_読解の応用_.
A) 本文の「現状は、基礎控除を4万円、給与所得控除を4万円引き上げ、「168万円の壁」とする案が出ています。」を英語に訳してください。
B) 次の(i)〜(iii)が本文の内容と合っているかを、はい・いいえで答えてください。それぞれ判断の根拠となる本文の言葉をそのまま引用してください。
(i) 税制改正大綱は12月18日現在ですでに公表されている。
(ii) 2割特例は、法人も含めて延長する方向で検討されている。
(iii) 令和7年度税制改正で「103万円の壁」は「160万円の壁」に引き上げられた。

_本文_.
◆ ◆ ◆ ◆ ◆ ◆ ◆

例年、12月号ではこの時期に公表される税制改正大綱をテーマに書いていますが、昨年同様遅れており、大綱が公表されていない状況です(12月18日現在)。
そこで、現時点で議論されている内容(改正案)についてお伝えできる範囲内でご紹介します。
令和7年度税制改正で、いわゆる「103万円の壁」は「160万円の壁」に引き上げられましたが、同年の大綱で「103万円の壁は国民民主党の主張する178万円を目指して、来年から引き上げる。」と明記されていたとおり、令和8年度税制改正でも議論されています。
現状は、基礎控除を4万円、給与所得控除を4万円引き上げ、「168万円の壁」とする案が出ています。
(1)2割特例
インボイス制度を機に免税事業者から課税事業者になった方を対象に、3年間(令和8年9月30日までの日の属する課税期間)は納税額を売上消費税の2割とすることができる特例があります。
利用実態等を踏まえ、個人事業主に限定し、令和10年まで2年間延長した上で、現行の2割から3割に増やす方向で検討されています。

◆ ◆ ◆ ◆ ◆ ◆ ◆

_データ抜粋_.
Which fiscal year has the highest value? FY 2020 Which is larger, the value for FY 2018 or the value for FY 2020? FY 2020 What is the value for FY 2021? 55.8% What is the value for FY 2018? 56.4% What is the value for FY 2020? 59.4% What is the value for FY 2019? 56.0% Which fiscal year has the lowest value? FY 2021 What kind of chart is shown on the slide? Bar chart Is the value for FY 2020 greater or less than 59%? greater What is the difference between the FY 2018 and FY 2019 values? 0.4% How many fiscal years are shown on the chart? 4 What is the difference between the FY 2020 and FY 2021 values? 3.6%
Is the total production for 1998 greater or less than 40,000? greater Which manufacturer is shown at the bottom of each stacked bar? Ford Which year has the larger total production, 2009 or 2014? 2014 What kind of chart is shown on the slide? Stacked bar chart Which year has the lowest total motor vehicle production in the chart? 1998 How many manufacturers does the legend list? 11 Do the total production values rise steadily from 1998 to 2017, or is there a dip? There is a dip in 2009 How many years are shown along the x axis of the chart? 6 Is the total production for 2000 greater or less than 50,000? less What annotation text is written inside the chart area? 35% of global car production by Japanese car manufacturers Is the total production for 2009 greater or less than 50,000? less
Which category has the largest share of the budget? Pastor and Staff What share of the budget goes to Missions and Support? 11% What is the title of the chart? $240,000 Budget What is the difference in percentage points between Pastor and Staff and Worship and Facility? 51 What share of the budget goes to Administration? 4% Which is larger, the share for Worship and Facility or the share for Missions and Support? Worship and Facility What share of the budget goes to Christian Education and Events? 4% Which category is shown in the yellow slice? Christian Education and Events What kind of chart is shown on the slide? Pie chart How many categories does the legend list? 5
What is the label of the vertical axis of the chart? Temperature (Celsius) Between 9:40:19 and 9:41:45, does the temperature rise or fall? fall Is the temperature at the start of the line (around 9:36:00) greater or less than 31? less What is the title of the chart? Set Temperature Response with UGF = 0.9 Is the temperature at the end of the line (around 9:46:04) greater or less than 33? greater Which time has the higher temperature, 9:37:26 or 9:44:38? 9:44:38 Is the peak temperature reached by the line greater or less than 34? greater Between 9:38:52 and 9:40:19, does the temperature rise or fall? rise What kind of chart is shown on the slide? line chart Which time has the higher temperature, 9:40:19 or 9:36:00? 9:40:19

◆ ◆ ◆ ◆ ◆ ◆ ◆

_番号別の解答_.
A) Currently, there is a proposal to raise the basic deduction by 40,000 yen and the employment income deduction by 40,000 yen, creating a "1.68 million yen wall."

B)
(i) いいえ。「大綱が公表されていない状況です(12月18日現在)」
(ii) いいえ。「個人事業主に限定し」
(iii) はい。「令和7年度税制改正で、いわゆる「103万円の壁」は「160万円の壁」に引き上げられました」